Pierre Soulages au sujet du choix du commissaire et du biographe

08 décembre 1998
05m 10s
Réf. 00029

Notice

Résumé :

Lors de l'émission Le cercle du 8 décembre 1998, Pierre Soulages est interviewé par le journaliste Philippe Lefait au sujet de l'aboutissement de son travail. Pierre Soulages n'aime pas revenir sur son travail passé, il laisse cela aux commissaires d'expositions ou bien à ceux qui se chargent de sa biographie comme Pierre Encrevé, présent sur le plateau.

Type de média :
Date de diffusion :
08 décembre 1998
Source :
A2 (Collection: LE CERCLE )

Éclairage

Lors de l'émission Le cercle du 8 décembre 1998, Pierre Soulages est interviewé par le journaliste Philippe Lefait au sujet de l'aboutissement de son travail. Cette question peut paraître naturelle lorsque l'on s'adresse à un artiste d'alors 79 ans, seulement Pierre Soulages n'est pas homme à regarder en arrière et certainement pas en ce qui concerne sa propre production. Aux discours sur son propre travail, il préfère la façon dont les autres présentent et théorisent son Œuvre.

Cependant, comme le soulève Pierre Soulages, la présentation faite par autrui de son travail apporte parfois quelques surprises. En ce sens, Philippe Lefait évoque le poids du choix des commissaires dans toute exposition et cite en exemple l'exposition Rendez-vous : Masterpieces from the Centre Georges Pompidou qui se déroulait d'octobre 1998 à janvier 1999 au musée Guggenheim de New York. Cette exposition, menée par Bernard Blistène et Lisa Dennison, proposait de réexaminer les développements artistiques d'après guerre par la juxtaposition du travail d'artistes américains et français dans leurs périodes de création entre 1945 et 1970. Les œuvres de Pierre Soulages, prêtées par le Musée National d'Art Moderne, figuraient au sein de cette exposition. Malheureusement, l'artiste a vivement regretté les choix curatoriaux, soulignant sa préférence pour la présentation de pièces plus contemporaines qu'historiques.

Pour revenir sur son travail passé, Pierre Soulages semble favoriser le travail de ceux qui se sont chargés d'étudier et de théoriser son œuvre. C'est notamment le cas de Pierre Encrevé, un de ses plus éminent spécialiste et ami, présent sur le plateau du Cercle. Ils viennent d'ailleurs présenter ensemble le dernier tome de la trilogie L'Œuvre complet, ouvrages sur le travail de Pierre Soulages. Pierre Encrevé, par ses descriptions fines et ses analyses toujours factuelles sait minutieusement découper le travail de l'artiste afin de mettre en exergue chacun de ces choix artistiques dans chacun des moments de sa carrière. Ces découpages permettent de faire apparaître clairement certaines phases ou périodes dans le travail du peintre ; périodes dans lesquelles Pierre soulages n'a pas toujours conscience de se trouver. L'artiste avoue d'ailleurs apprendre de lui-même dans ce type d'ouvrage, et y trouver une sorte d'aboutissement, de clôture des évènements passés pour mieux se consacrer au présent.

Informations affichées ::
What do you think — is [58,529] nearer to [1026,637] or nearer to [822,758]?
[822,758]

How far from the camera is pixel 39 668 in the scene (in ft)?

Défis proposés ::
a: Quelles sont toutes les personnes nommées dans la notice ?
b: Pourriez-vous reproduire fidèlement le passage de la notice qui commence par « Type de média » et se poursuit jusqu'à « théorisent son Œuvre. » ?
c: Quel résumé de la notice donneriez-vous en deux phrases ?
Seule la notice sert de référence.

Réponses par défi ::
a: Pierre Soulages, Philippe Lefait, Pierre Encrevé, Bernard Blistène, Lisa Dennison

b:
Type de média :
Date de diffusion :
08 décembre 1998
Source :
A2 (Collection: LE CERCLE )

Éclairage

Lors de l'émission Le cercle du 8 décembre 1998, Pierre Soulages est interviewé par le journaliste Philippe Lefait au sujet de l'aboutissement de son travail. Cette question peut paraître naturelle lorsque l'on s'adresse à un artiste d'alors 79 ans, seulement Pierre Soulages n'est pas homme à regarder en arrière et certainement pas en ce qui concerne sa propre production. Aux discours sur son propre travail, il préfère la façon dont les autres présentent et théorisent son Œuvre.

c: Lors de l'émission Le cercle du 8 décembre 1998, Pierre Soulages, interviewé par Philippe Lefait, se montre peu enclin à revenir sur son travail passé et préfère la façon dont d'autres présentent son œuvre, même s'il a vivement regretté les choix des commissaires de l'exposition Rendez-vous au musée Guggenheim de New York. Il privilégie en revanche le travail de Pierre Encrevé, avec qui il présente le dernier tome de L'Œuvre complet, et avoue apprendre de lui-même dans ce type d'ouvrage.